CAPE TOWN, South Africa – Despite the effects of the economic turmoil of 2009, Frost & Sullivan reports that South Africa's chemicals markets remained fairly robust last year, thanks mainly to significant investments in infrastructure leading up to the 2010 FIFA World Cup. So far, a total of R 11.92 billion has been spent towards stadium construction alone, and suppliers of construction chemicals have benefited from this spending.
"Government spending leading up to the World Cup has buffered the local economy from the demand concerns facing the global market," noted Frost & Sullivan Chemicals Program Manager Mani James. "The construction sector performed well through the recession and was growing at just over 10 percent last year. However, demand from other end-user groups, including the agriculture, mining and consumer sectors, is still under pressure."

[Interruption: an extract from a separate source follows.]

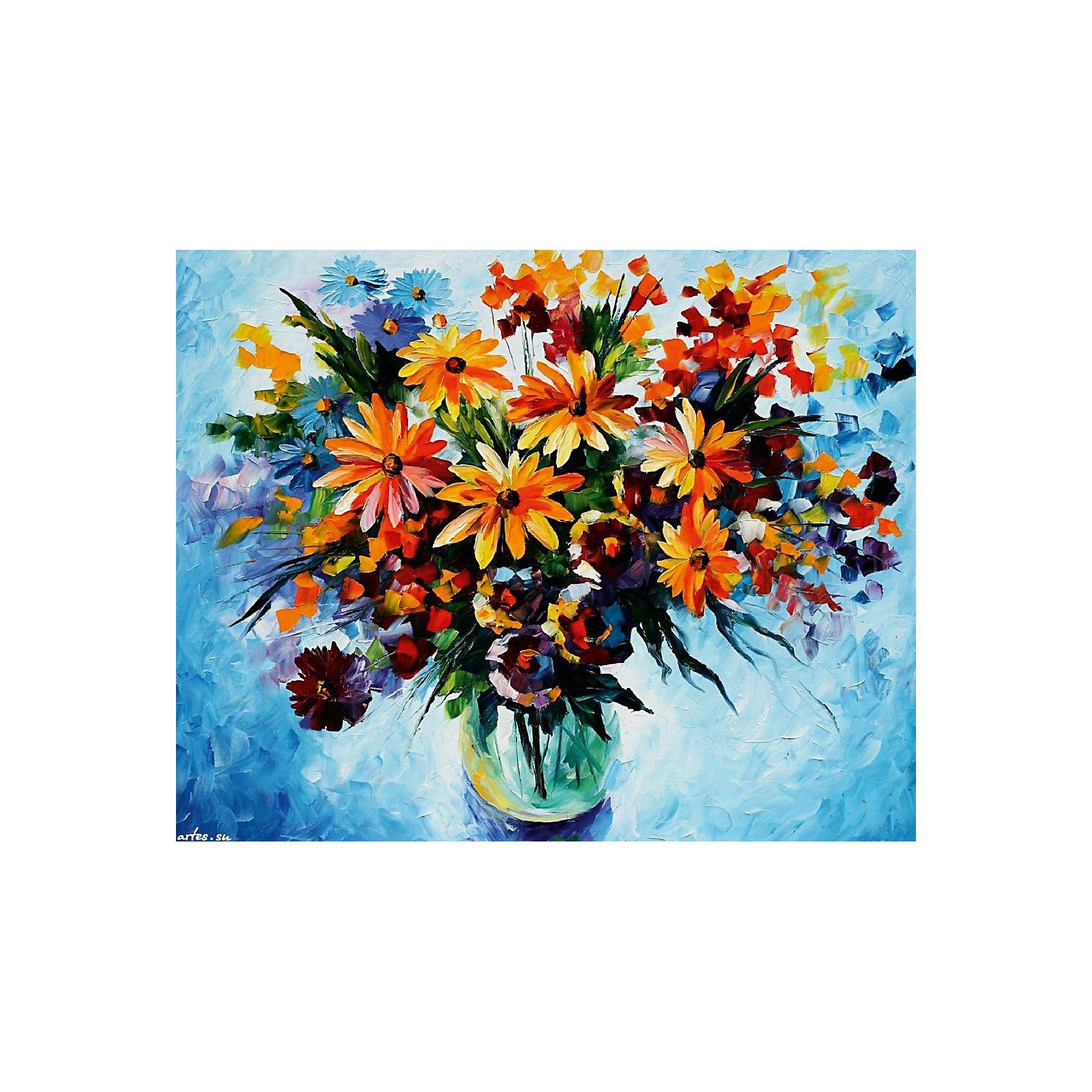 Живопись на холсте 30*40 см Разноцветные ромашкиРаскраски по номерам<br>Характеристики товара:<br><br>• цвет: разноцветный<br>• материал: акрил, картон<br>• размер: 30 x 40 см<br>• комплектация: полотно на подрамнике с контурами рисунка, пробный лист с рисунком, набор акриловых красок, три кисти, крепление на стену для картины<br>• для детей от шести лет и взрослых<br>• не требует специальных навыков<br>• страна бренда: Китай<br>• страна изготовитель: Китай<br><br>Как с удовольствием и пользой провести время? Порисовать! Это занятие, которое любят многие дети и взрослые. Рисование помогает развить важные навыки и просто приносит удовольствие! Чтобы вселить в ребенка уверенность в своих силах, можно предложить ему этот набор - в нем уже есть сюжет, контуры рисунка и участки с номерами, которые обозначают определенную краску из набора. Все оттенки уже готовы, задача художника - аккуратно, с помощью кисточек из набора, нанести краски на определенный участок полотна.<br>Взрослым также понравится этот процесс, рисовать можно и вместе с малышом! В итоге получается красивая картина, которой можно украсить интерьер. Рисование способствует развитию мелкой моторики, воображения, цветовосприятия, творческих способностей и усидчивости. Набор отлично проработан, сделан из качественных и проверенных материалов, которые безопасны для детей. Краски - акриловые, они быстро сохнут и легко смываются с кожи.<br><br>Живопись на холсте 30*40 см Разноцветные ромашки от торговой марки Белоснежка можно купить в нашем интернет-магазине.<br><br>Ширина мм: 410<br>Глубина мм: 310<br>Высота мм: 25<br>Вес г: 567<br>Возраст от месяцев: 72<br>Возраст до месяцев: 144<br>Пол: Унисекс<br>Возраст: Детский<br>SKU: 5089633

James noted that the last few months leading up to the World Cup will see the final drive in infrastructure preparations. As this activity subsides in the second half of 2010, the economy is expected to slow, challenging local industries. However, transportation, water works and electricity infrastructural projects continuing over the next two to three years will provide opportunities.
"The local automotive industry is also expected to return to a growth cycle for the first time in three years, albeit at a slow rate," James added. "This will present opportunities for automotive suppliers, including platinum producers, plastics manufacturers and all associated consumable materials suppliers."